Introduction to R and R Studio

Learning Objectives

  • Understand the value of learning R
  • Navigate RStudio
  • Define terms: object, function, argument, package, vector, data frame.
  • Use help documentation in RStudio.

Why learn R?

  • R is free, open-source, and cross-platform. Anyone can inspect the source code to see how R works. Because of this transparency, there is less chance for mistakes, and if you (or someone else) find some, you can report and fix bugs. Because R is open source and is supported by a large community of developers and users, there is a very large selection of third-party add-on packages which are freely available to extend R’s native capabilities.

  • R code is great for reproducibility. Reproducibility is when someone else (including your future self) can obtain the same results from the same dataset when using the same analysis. R integrates with other tools to generate manuscripts from your code. If you collect more data, or fix a mistake in your dataset, the figures and the statistical tests in your manuscript are updated automatically.

  • R relies on a series of written commands, not on remembering a succession of pointing and clicking. If you want to redo your analysis because you collected more data, you don’t have to remember which button you clicked in which order to obtain your results; you just have to run your script again.

  • R is interdisciplinary and extensible With 10,000+ packages that can be installed to extend its capabilities, R provides a framework that allows you to combine statistical approaches from many scientific disciplines to best suit the analytical framework you need to analyze your data. For instance, R has packages for image analysis, GIS, time series, population genetics, and a lot more.

  • R works on data of all shapes and sizes. The skills you learn with R scale easily with the size of your dataset. Whether your dataset has hundreds or millions of lines, it won’t make much difference to you. R is designed for data analysis. It comes with special data structures and data types that make handling of missing data and statistical factors convenient. R can connect to spreadsheets, databases, and many other data formats, on your computer or on the web.

  • R produces high-quality graphics. The plotting functionalities in R are endless, and allow you to adjust any aspect of your graph to convey most effectively the message from your data.

  • R has a large and welcoming community. Thousands of people use R daily. Many of them are willing to help you through mailing lists and websites such as Stack Overflow, or on the RStudio community. Questions which are backed up with short, reproducible code snippets are more likely to attract knowledgeable responses.

Starting out in R

R is both a programming language and an interactive environment for data exploration and statistics.

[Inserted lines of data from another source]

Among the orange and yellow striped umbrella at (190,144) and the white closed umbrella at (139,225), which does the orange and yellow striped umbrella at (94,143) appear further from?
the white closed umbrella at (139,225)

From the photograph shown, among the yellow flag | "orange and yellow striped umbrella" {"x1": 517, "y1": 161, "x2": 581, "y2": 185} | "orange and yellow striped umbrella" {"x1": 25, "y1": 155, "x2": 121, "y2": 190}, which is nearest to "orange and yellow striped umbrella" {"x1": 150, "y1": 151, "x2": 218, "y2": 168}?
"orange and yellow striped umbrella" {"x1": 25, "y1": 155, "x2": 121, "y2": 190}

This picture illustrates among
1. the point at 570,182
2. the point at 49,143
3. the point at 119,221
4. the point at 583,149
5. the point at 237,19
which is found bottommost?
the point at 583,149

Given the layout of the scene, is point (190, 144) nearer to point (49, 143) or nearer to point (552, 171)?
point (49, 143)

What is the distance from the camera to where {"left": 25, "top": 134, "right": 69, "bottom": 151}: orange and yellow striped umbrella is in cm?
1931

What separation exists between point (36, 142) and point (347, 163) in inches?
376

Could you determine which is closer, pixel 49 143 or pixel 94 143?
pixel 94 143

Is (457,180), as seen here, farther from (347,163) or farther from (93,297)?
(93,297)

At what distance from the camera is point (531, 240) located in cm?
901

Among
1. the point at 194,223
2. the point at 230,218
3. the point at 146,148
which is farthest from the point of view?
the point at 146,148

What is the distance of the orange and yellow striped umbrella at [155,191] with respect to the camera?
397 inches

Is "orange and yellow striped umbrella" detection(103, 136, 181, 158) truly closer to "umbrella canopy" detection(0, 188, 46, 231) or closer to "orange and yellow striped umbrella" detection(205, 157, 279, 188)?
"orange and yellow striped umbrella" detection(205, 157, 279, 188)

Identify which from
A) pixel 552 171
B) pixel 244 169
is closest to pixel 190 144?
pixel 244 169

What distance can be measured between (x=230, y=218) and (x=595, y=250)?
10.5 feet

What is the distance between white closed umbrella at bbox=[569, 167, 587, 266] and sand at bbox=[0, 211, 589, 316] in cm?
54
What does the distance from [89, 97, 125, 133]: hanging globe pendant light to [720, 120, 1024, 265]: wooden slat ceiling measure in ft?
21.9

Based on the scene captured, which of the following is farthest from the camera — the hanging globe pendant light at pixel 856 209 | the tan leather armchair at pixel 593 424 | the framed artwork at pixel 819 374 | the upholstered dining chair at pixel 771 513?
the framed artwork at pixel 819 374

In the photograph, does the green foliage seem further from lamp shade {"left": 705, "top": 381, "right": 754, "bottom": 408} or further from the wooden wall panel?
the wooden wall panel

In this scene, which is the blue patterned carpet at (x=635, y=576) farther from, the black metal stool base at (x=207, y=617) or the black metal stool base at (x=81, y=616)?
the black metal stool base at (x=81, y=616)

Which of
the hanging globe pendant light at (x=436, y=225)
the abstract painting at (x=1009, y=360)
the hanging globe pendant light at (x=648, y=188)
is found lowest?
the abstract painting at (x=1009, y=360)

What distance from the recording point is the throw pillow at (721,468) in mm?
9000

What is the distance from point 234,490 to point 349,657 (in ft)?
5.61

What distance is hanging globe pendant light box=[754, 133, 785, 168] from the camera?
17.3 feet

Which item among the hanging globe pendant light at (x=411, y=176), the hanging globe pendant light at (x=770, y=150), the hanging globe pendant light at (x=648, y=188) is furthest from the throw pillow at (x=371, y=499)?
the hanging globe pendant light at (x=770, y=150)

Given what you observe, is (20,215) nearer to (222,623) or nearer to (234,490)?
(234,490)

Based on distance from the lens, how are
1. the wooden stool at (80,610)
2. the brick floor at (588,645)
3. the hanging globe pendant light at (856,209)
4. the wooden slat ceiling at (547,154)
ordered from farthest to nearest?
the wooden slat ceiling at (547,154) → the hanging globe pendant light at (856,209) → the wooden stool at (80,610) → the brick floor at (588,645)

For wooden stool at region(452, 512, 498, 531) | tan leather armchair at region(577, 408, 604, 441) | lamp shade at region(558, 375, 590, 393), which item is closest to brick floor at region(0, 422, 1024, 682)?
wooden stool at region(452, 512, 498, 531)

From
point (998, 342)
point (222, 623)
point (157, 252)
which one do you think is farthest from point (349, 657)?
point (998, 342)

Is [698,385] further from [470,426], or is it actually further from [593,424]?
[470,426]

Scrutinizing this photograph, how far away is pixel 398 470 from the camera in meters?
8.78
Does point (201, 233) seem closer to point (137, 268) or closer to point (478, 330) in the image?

Working with R is primarily text-based. The basic mode of use for R is that the user provides commands in the R language and then R computes and displays the result.

Downloading, Installing and Running R

Download
R can be downloaded from CRAN (The Comprehensive R Archive Network) for Windows, Linux, or Mac.

Install
Installation of R is like most software packages and you will be guided. Should you have any issues or need help you can refer to R Installation and Administration

Running
R can be launched from your software or applications launcher or When working at a command line on UNIX or Windows, the command R can be used for starting the main R program in the form R

You will see a console similar to this appear:

While it is possible to work solely through the console or using a command line interface, the ideal environment to work in R is RStudio.

RStudio

We will be working in RStudio.

The console provides an interactive way of working with R; you enter commands and view results. RStudio surrounds this with various conveniences.

RStudio is divided into four “panes”. The placement of these panes and their content can be customized (see menu, Tools -> Global Options -> Pane Layout).

The Default Layout is:

  • Top Left - Source: your scripts and documents
  • Bottom Left - Console: what R would look and be like without RStudio
  • Top Right - Environment/History: look here to see what you have done
  • Bottom Right - Files and more: see the contents of the project/working directory here, like your Script.R file

Posit Cloud

Posit Cloud is a browser-based version of RStudio (Posit being the company that owns RStudio). It will allow you to use RStudio without needing to download anything to your computer. You can also easily share your R projects with others. While we recommend downloading RStudio for regular use, there may be times you find it helpful to have a cloud based solution.

Setting up a project

A R Project is an RStudio feature that makes it easy to keep all scripts, data, and other material together for a given project.

To create a new project go to

File > New Project > Create Project From Existing Directory

Then we can use the wizard to navigate to the r_lesson folder on our Desktop. For now you can leave the Open in New Session button unchecked.

Now you should notice an .Rproj file in your files pane. This is essentially a container file for everything in this directory.